### STUDY TEXT
BEGIN
Melbourne Hungaria
- Full name: Melbourne Hungaria Soccer Club
- Founded: 1957
- Dissolved: 1987
- Ground: JT Gray Reserve
- League: Victorian League Division 1

= Melbourne Hungaria SC =

Melbourne Hungaria Soccer Club was an Australian association football club that was based in Melbourne, Victoria. The club was founded by Hungarian migrants in 1957 and quickly became one of the strongest football clubs in Australia in the 1960s and 1970s.

==History==
The foundations of the Melbourne Hungaria begin with the 1956 Olympics held in Melbourne. The Hungarian Revolution of 1956 had just been crushed by the Soviet Union forces in the weeks before the Olympics, creating a politically charged atmosphere for the Hungarian Olympic team in Melbourne. Following the completion of the Olympics as many as half of the Hungarian delegation defected, many choosing to stay in Australia. This included members of the Hungarian Olympic soccer team. In 1957 these members of the Olympic soccer team founded the Melbourne Hungaria Soccer Club, which was one of many ethnic-based soccer teams founded at the time.
END
### ASSIGNED TASK
From the text on Melbourne Hungaria, copy the passage from "Melbourne Hungaria Soccer Club was" up to and including "1960s and 1970s.".

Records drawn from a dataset
BEGIN
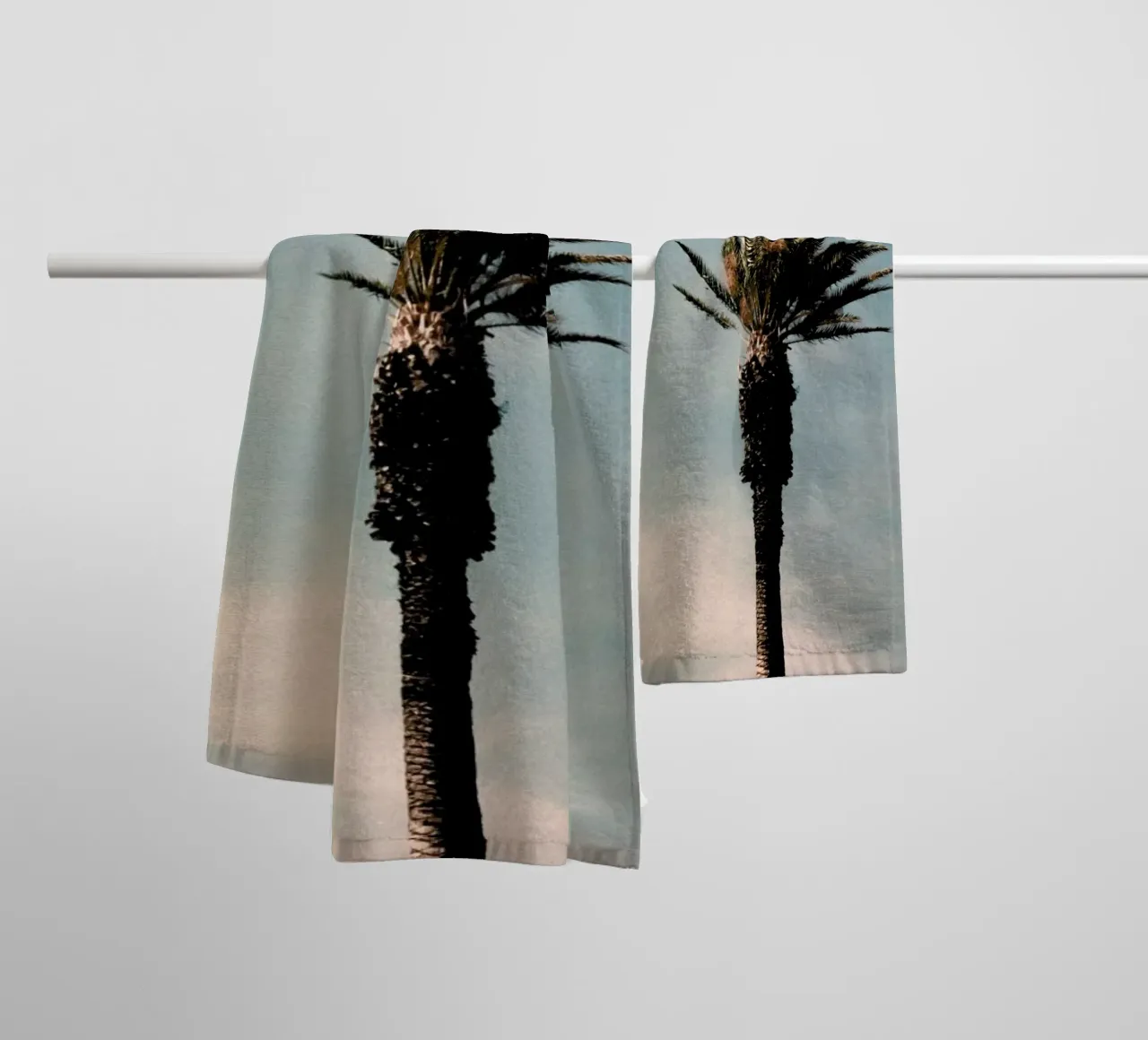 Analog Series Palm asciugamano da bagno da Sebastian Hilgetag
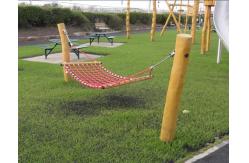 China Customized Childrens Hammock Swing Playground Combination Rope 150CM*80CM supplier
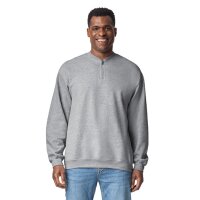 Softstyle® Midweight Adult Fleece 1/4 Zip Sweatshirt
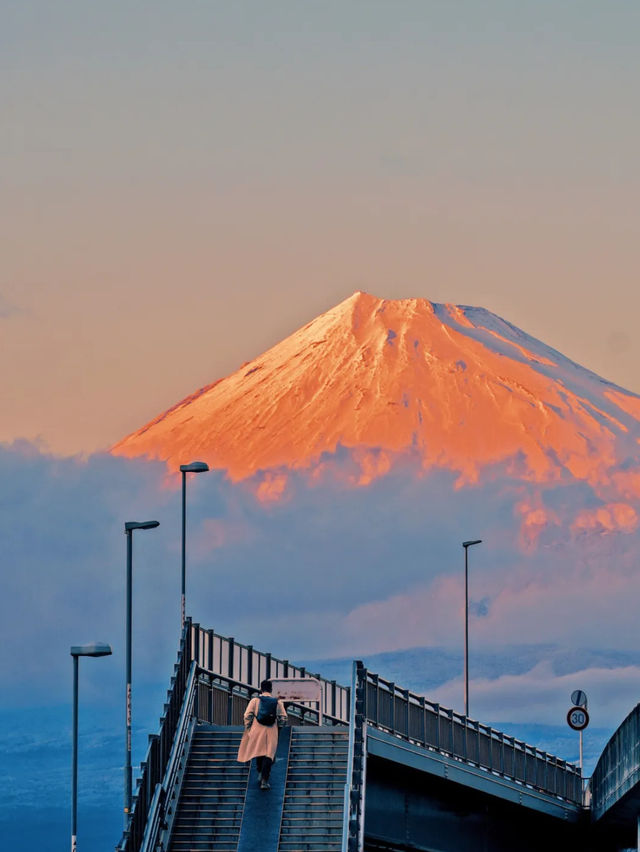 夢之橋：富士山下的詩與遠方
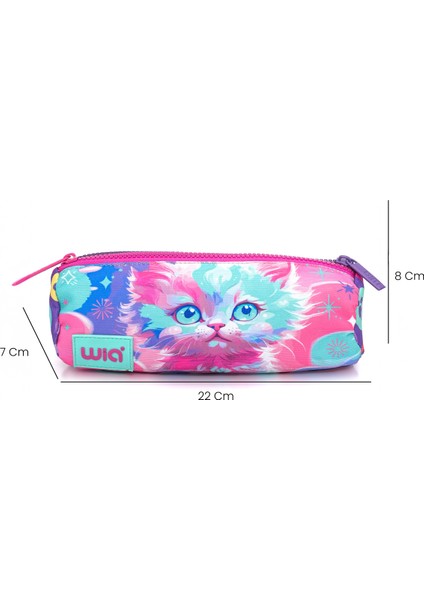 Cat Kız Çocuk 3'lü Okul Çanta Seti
END
### RESPONSE BOX
Melbourne Hungaria Soccer Club was an Australian association football club that was based in Melbourne, Victoria. The club was founded by Hungarian migrants in 1957 and quickly became one of the strongest football clubs in Australia in the 1960s and 1970s.